Começa a crescer um movimento de republicanos a descolar de Trump e a endossar Hillary (só nos últimos dois dias, foram vários, incluindo o congressista de Nova Iorque Richard Hanna, a assessora de Chris Christie, Maria Comella, e a conselheira sénior de Jeb Bush, Sally Bradshaw, para lá de diversos republicanos da área de Defesa, Segurança Interna e Relações Externas que se recusam a votar Trump e admitem que preferem ver Hillary a ganhar em novembro).

As tv's americanas começam a ter alguma dificuldade em formar painéis equilibrados entre apoiantes de Hillary e apoiantes de Trump, pela simples razão de que grande parte dos seus habituais comentadores republicanos e de direita... não apoiam Trump.

Obama arrasa Donald

Poucos dias depois de já o ter feito na Convenção de Filadélfia, Barack Obama voltou a intervir diretamente nesta campanha, acusando Trump de “não ter perfil nem condições para ser presidente dos EUA”.

O atual inquilino da Casa Branca foi mais longe: desafiou os republicanos a retirar o apoio a Donald: “Se muitos republicanos não se reveem no que o candidato diz e faz, se ficam indignados com o seu comportamento, porque continuam a apoiá-lo?”, questionou o Presidente dos EUA.

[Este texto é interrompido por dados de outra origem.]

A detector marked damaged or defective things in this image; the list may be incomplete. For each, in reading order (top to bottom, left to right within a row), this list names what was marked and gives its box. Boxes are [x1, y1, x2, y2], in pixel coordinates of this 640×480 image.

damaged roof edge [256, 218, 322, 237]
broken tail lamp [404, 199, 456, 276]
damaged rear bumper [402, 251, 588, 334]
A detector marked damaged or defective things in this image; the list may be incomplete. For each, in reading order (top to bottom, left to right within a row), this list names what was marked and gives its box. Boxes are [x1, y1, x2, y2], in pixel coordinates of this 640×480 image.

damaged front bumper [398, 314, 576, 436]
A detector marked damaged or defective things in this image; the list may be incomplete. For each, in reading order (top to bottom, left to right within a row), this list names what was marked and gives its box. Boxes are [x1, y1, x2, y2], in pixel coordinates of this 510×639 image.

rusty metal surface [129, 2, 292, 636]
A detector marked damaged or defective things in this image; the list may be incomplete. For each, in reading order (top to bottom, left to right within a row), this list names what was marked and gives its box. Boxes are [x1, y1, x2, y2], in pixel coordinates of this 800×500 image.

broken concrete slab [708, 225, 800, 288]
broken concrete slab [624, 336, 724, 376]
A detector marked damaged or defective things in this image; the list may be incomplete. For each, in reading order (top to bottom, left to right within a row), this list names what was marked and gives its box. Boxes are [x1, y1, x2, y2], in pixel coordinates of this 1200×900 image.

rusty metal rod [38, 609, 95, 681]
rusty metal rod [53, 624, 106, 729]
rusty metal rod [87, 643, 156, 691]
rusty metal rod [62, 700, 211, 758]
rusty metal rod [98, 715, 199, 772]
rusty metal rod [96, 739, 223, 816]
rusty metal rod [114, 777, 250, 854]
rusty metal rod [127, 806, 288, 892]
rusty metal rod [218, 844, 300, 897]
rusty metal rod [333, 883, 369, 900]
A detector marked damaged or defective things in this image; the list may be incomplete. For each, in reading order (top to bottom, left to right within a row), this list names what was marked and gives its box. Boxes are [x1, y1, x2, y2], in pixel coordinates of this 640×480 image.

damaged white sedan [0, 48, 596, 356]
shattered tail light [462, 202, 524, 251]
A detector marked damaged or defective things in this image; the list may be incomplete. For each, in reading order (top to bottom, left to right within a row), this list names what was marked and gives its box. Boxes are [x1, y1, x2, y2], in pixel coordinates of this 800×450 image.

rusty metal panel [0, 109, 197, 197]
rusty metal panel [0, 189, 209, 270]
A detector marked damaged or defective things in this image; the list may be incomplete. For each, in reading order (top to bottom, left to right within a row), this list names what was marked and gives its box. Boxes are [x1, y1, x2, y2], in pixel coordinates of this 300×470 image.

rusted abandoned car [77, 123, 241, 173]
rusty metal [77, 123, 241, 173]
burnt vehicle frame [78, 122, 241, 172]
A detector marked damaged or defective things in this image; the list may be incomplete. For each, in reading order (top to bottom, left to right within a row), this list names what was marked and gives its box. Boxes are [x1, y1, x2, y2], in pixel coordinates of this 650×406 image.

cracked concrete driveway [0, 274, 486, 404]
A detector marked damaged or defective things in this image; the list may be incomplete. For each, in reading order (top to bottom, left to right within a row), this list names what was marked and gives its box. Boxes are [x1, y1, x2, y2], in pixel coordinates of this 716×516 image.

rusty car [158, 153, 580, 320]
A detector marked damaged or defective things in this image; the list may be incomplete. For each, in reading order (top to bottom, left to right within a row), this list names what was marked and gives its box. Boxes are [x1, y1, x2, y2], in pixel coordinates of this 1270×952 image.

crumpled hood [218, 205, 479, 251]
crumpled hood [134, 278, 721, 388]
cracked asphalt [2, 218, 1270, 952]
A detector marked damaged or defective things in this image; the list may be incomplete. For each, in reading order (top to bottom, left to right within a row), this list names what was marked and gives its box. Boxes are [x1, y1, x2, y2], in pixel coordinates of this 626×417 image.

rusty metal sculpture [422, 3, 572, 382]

“O nomeado republicano não se adequa ao lugar de presidente e prova-o repetidamente”, insistiu Barack, em conferência de Imprensa na Casa Branca, ladeado pelo primeiro-ministro de Singapura.
Donald não se ficou a acusou Obama de ser um “péssimo presidente” e de recear ver Trump na Casa Branca.

Sim, se as eleições fossem hoje, Hillary Clinton ganharia claramente.

Mas a ameaça Trump ainda é real.

Os próximos 96 dias vão definir muito mais do que se imagina. Não há espaço para falhar.

É que pode não haver segunda oportunidade para evitar uma "tragédia Trump".